Among the 62 patients with no calcium deposition at baseline, there was no statistically significant increase in their calcium score after therapy (p = 0.147). The average gain in calcium score from baseline to the postchemotherapy results was 39%.
Given the study's findings, oncologists and cardiologists at Saint Louis University are considering how to take advantage of coronary calcium scores generated by PET/CT scans. That information could be added to PET/CT reports to help evaluate the risk of cardiotoxicity in patients undergoing chemotherapy.
"We are now in an area where we talk to our oncologists and involve the cardiology group as well to see how best to evaluate a patient, based in part on the calcium score," El-Sabbagh said.
The usual standard of care is to order a baseline cardiac ejection fraction evaluation for a patient undergoing chemotherapy specifically with anthracyclines. After therapy, clinicians would perform a follow-up ejection fraction test, perhaps using echocardiography or multigated acquisition, to see if there is any deterioration.

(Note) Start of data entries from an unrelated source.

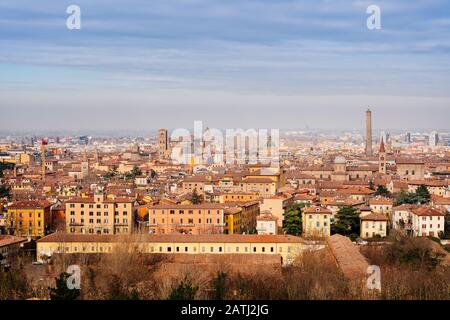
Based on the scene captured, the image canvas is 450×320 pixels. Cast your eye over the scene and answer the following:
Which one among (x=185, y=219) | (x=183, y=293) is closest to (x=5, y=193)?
(x=185, y=219)

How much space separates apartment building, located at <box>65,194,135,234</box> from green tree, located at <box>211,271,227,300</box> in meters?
6.77

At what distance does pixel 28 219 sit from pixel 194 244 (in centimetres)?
442

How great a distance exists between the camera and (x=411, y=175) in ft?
100

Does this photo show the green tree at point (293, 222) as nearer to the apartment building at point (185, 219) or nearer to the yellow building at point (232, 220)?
the yellow building at point (232, 220)

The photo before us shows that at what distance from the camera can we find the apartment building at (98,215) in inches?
609

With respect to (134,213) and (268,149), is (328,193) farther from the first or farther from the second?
(268,149)

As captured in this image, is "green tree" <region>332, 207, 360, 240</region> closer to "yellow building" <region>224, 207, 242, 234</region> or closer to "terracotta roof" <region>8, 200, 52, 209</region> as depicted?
"yellow building" <region>224, 207, 242, 234</region>

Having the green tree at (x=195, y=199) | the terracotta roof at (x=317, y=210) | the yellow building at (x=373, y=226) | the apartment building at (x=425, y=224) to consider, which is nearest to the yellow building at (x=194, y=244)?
the terracotta roof at (x=317, y=210)

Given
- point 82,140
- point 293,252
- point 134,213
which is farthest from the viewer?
point 82,140

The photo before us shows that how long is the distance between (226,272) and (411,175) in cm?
2217

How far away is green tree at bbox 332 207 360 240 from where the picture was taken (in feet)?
48.1

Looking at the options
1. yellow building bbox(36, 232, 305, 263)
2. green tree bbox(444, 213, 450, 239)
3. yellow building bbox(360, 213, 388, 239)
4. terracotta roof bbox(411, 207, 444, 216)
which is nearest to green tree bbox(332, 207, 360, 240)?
yellow building bbox(360, 213, 388, 239)

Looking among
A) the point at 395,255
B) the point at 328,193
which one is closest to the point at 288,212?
the point at 395,255

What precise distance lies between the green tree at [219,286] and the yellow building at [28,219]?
23.8ft
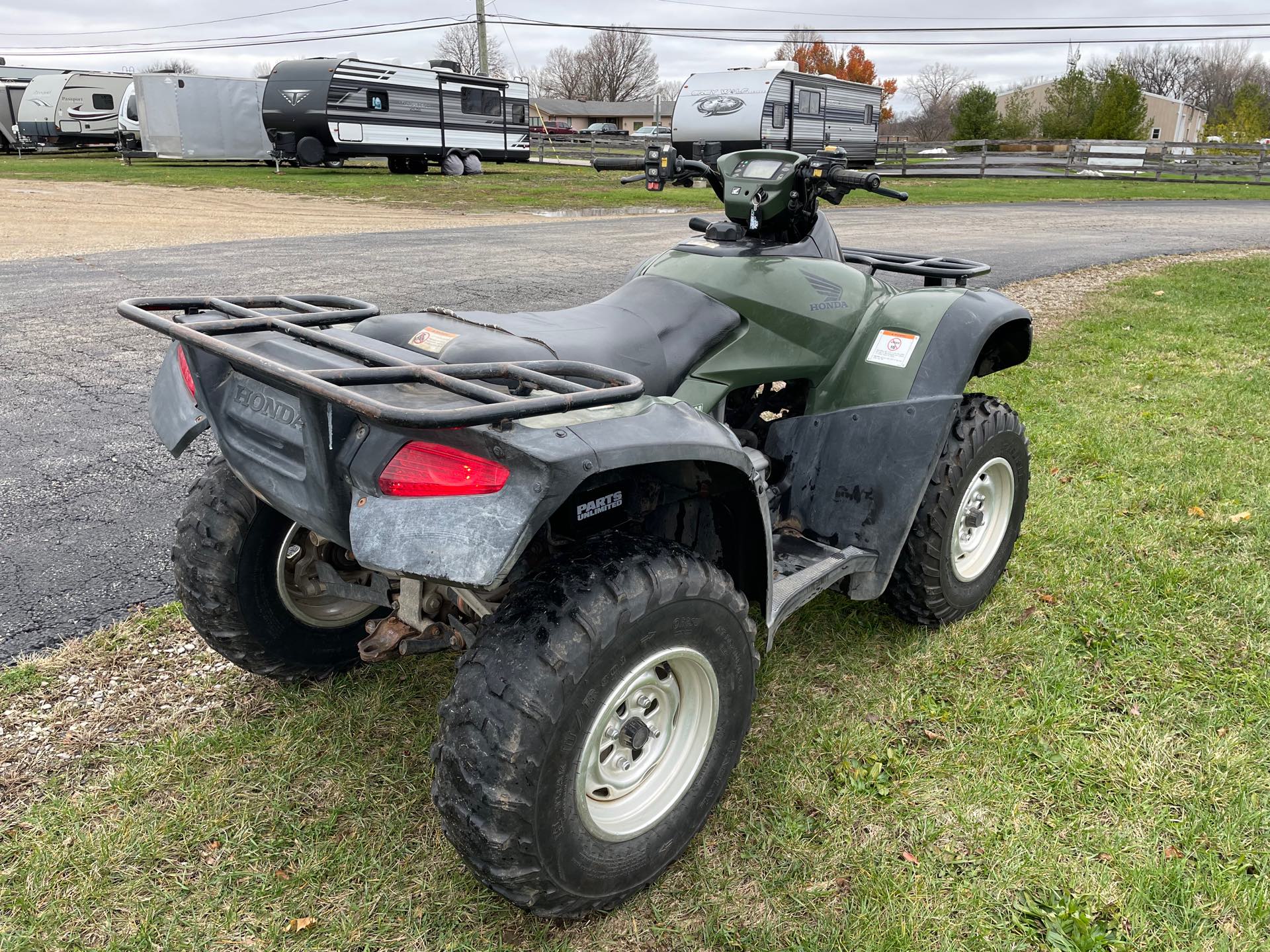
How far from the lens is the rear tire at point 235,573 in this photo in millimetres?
2654

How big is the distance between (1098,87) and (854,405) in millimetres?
51596

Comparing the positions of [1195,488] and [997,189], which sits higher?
[997,189]

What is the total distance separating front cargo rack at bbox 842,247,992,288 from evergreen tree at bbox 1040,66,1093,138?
161 feet

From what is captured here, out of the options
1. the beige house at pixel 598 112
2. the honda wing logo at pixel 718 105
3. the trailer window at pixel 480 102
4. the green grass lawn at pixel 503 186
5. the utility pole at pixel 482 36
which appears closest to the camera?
the green grass lawn at pixel 503 186

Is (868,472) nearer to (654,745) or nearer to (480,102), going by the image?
(654,745)

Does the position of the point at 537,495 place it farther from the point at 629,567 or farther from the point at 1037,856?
the point at 1037,856

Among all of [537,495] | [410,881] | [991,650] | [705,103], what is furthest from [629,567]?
Result: [705,103]

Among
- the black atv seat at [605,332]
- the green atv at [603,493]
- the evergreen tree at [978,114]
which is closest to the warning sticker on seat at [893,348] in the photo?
the green atv at [603,493]

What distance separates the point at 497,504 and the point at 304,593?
54.7 inches

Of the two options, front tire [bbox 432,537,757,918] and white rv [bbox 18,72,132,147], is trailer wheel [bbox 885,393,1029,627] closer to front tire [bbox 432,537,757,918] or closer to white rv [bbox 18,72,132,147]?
front tire [bbox 432,537,757,918]

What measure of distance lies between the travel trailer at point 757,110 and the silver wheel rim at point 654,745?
22858 millimetres

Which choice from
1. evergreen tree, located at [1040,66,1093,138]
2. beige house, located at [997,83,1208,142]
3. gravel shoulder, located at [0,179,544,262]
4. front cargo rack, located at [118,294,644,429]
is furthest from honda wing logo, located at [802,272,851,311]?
beige house, located at [997,83,1208,142]

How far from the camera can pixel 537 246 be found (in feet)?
41.9

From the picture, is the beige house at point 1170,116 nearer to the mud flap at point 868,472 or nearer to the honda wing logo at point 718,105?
the honda wing logo at point 718,105
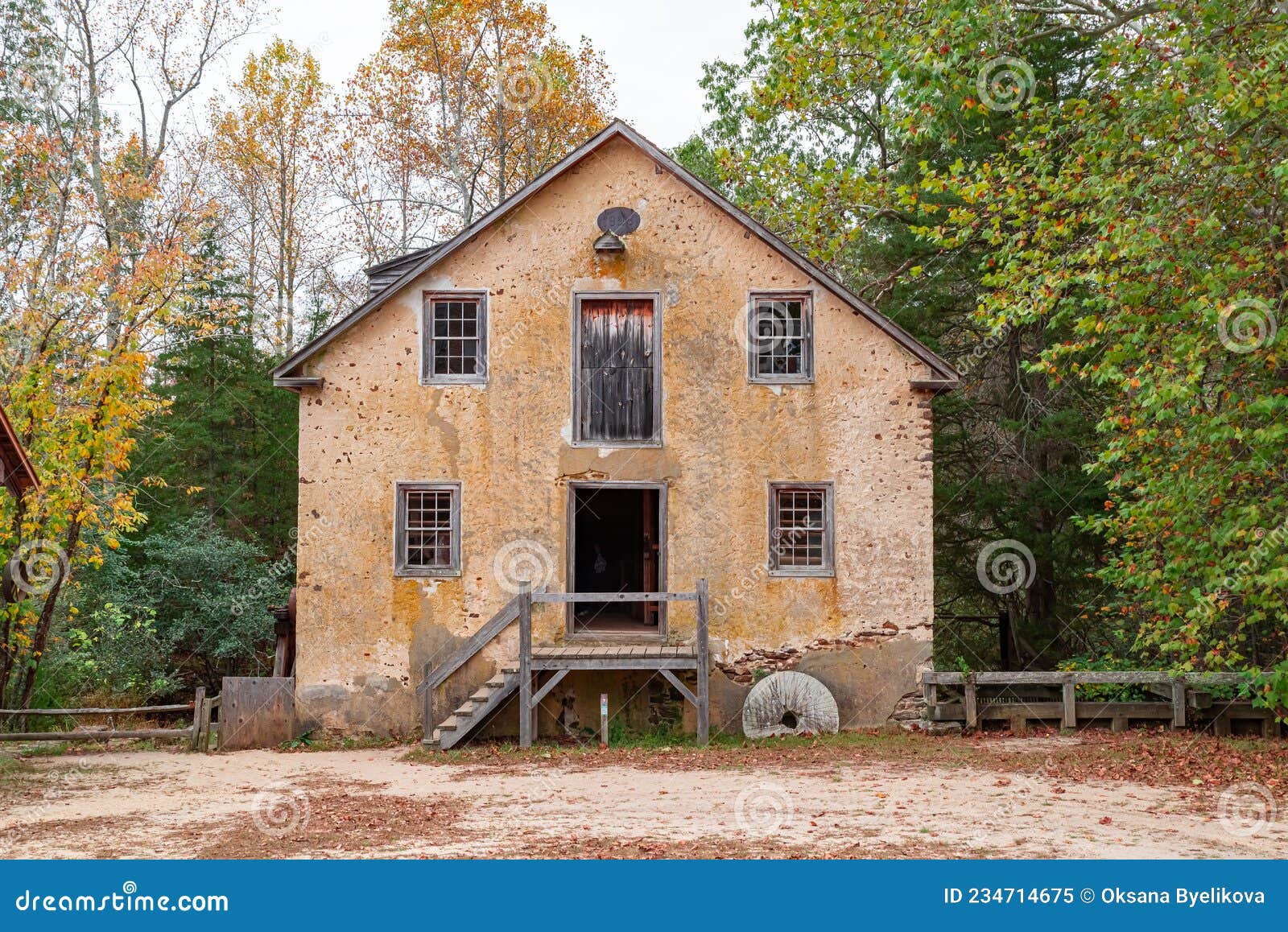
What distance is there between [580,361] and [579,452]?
4.29 feet

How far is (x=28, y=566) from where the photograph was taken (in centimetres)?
1614

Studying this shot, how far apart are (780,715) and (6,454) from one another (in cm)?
999

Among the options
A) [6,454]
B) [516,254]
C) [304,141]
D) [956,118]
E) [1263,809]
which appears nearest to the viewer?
[1263,809]

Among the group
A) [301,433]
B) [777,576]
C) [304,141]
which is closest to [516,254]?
[301,433]

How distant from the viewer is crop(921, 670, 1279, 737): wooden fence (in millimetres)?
15508

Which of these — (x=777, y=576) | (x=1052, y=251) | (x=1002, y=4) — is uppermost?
(x=1002, y=4)

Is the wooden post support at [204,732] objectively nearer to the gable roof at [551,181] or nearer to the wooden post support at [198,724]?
the wooden post support at [198,724]

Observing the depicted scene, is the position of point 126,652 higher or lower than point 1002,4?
lower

The researchers also plan to continue this path by investigating the correlation between calcium score and left-ventricular ejection fraction to determine if calcium scores could serve as an early indication of deteriorating performance of the heart as it pumps blood out of the ventricles.
"Next we want to study the impact of incorporating calcium score in PET/CT reporting on patient management, whether an oncologist would change the chemotherapy choice, dosage, or form of therapy," added Dr. Medhat Osman, PhD, director of nuclear medicine.